Segment Start: Text provided

The evolution of species takes place over millenniums. Pop culture franchises just don’t have that kind of time.
Rupert Wyatt’s Rise of the Planet of the Apes, currently showing in Taiwan, is the seventh film about the peculiarly advanced simians invented by Pierre Boulle in his 1963 novel Planet of the Apes, and the first in 10 years. The last Apes picture, directed by Tim Burton, was a remake of Franklin J. Schaffner’s original 1968 adaptation of the Boulle novel; the first film generated four sequels, a couple of TV series (one live action, one animated), a line of comic books and a jungle-ful of merchandise before the brand began to peter out, ceding its dominance to other, stronger market beasts like Star Wars and Batman.
The apes had a nice run, but nothing lasts forever. Species die out. Empires fall. Profits decline. New heads of studios rise.
Photo Courtesy of Fox Movies
Boulle’s idea, though, is so powerful that it may be immune to the vicissitudes of natural — and even artificial — selection. He imagined an upside-down world in which apes, our ancestors, have become more civilized than humans and feel perfectly justified in treating us like dumb animals: hunting us for sport, keeping us in cages, using us as the subjects of extremely unpleasant scientific experiments.
In the first Planet of the Apes movie, humans really don’t appear to deserve much respect: They can’t reason and don’t use language. When three US astronauts land on the planet, the apes understandably fail to distinguish these new specimens from the unevolved species they’re accustomed to. One of the earthmen, named Taylor (Charlton Heston), tries to persuade his captors that he’s different, but it’s a heavy lift; the existence of an articulate, rational human is an affront to both ape science and ape religion. (The idea of Heston as the most evolved exemplar of the species may take some getting used to for non-simians too.)
It’s a witty notion, of a kind that characterized old-school science fiction: the fantastic “what if?” premise that allows the writer to examine the conditions of his own time from a different perspective. The novel and the first movie, which had a screenplay by Michael Wilson and Rod Serling, came out at the height of the Cold War, when bomb anxiety made the end of humanity as we know it seem a not entirely fanciful notion.
Photo Courtesy of Fox Movies
In the film’s famous final sequence, Taylor, having escaped from the apes, sees the head of the Statue of Liberty on the beach and realizes to his horror that he has been on a post-nuclear-holocaust Earth all along. (Thanks to relativity, his space odyssey has landed him a couple of thousand years into the future.) Nuclear worries may not be as high as they were in the 1960s, but the image still resonates. We know that our species hasn’t yet developed to the point where blowing ourselves up is unthinkable.

Segment End: Text provided

## What is expected
In the film review above, what does Taylor see on the beach in the first Planet of the Apes movie's final sequence?

Segment Start: Supplied information

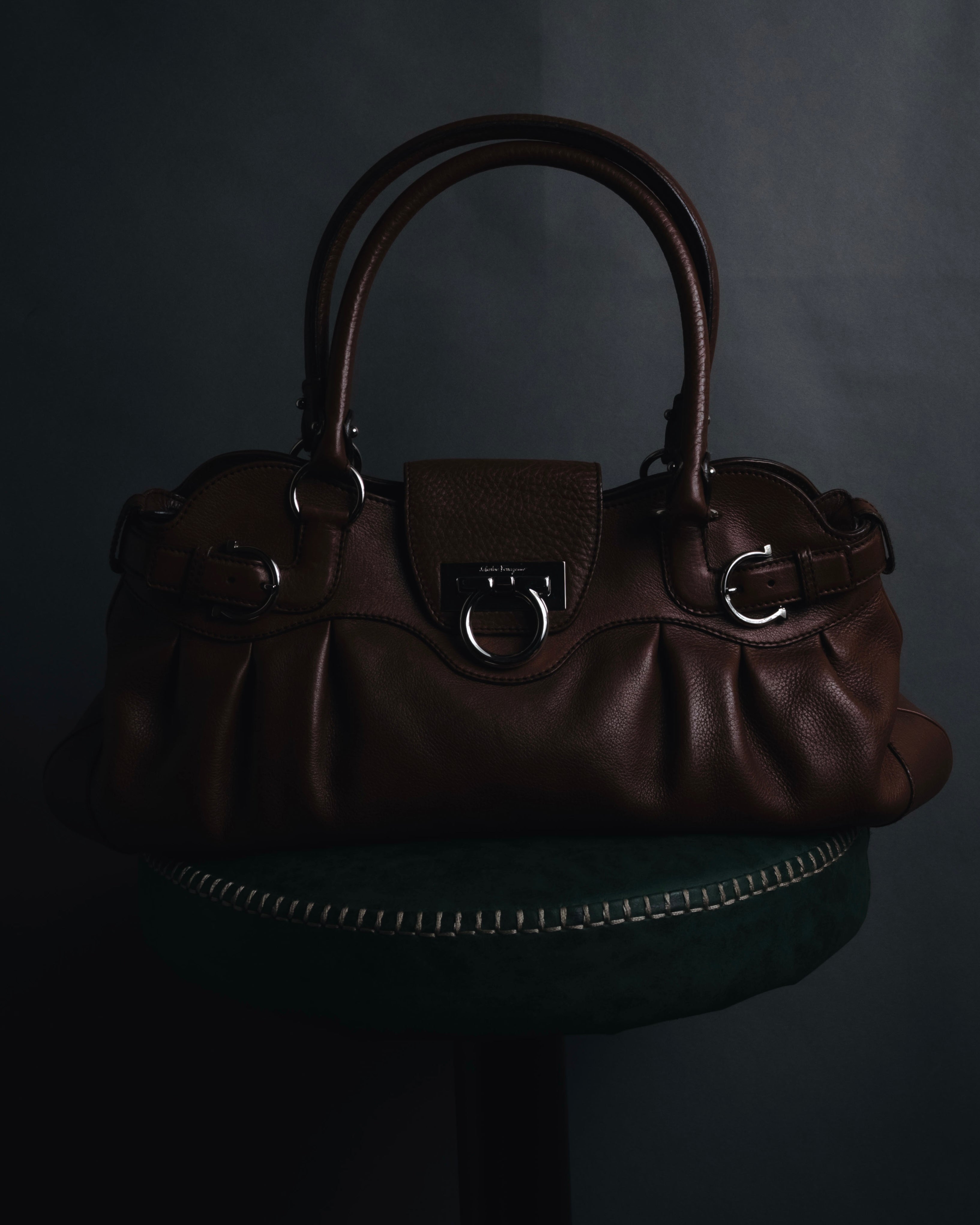サルヴァトーレフェラガモ ハンドバッグ ブラウン Salvatore Ferragamo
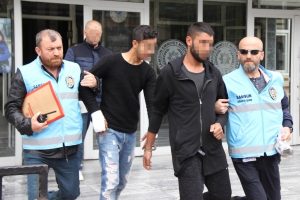 Asker eğlencesinde bı&ccedil;aklı kavga: 2 yaralı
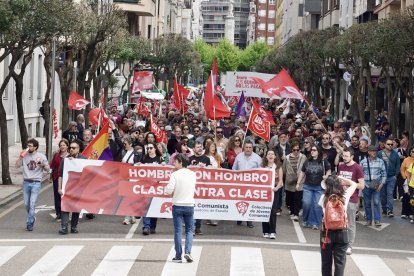 Manifestación del 1º de Mayo convocada por UGT y CCOO en León.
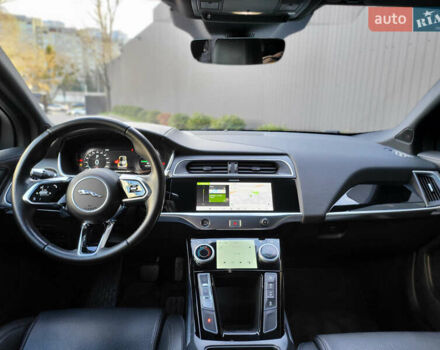 Серый Ягуар I-Pace, объемом двигателя 0 л и пробегом 112 тыс. км за 20900 $, фото 14 на Automoto.ua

Segment End: Supplied information

## Output below
He sees the head of the Statue of Liberty.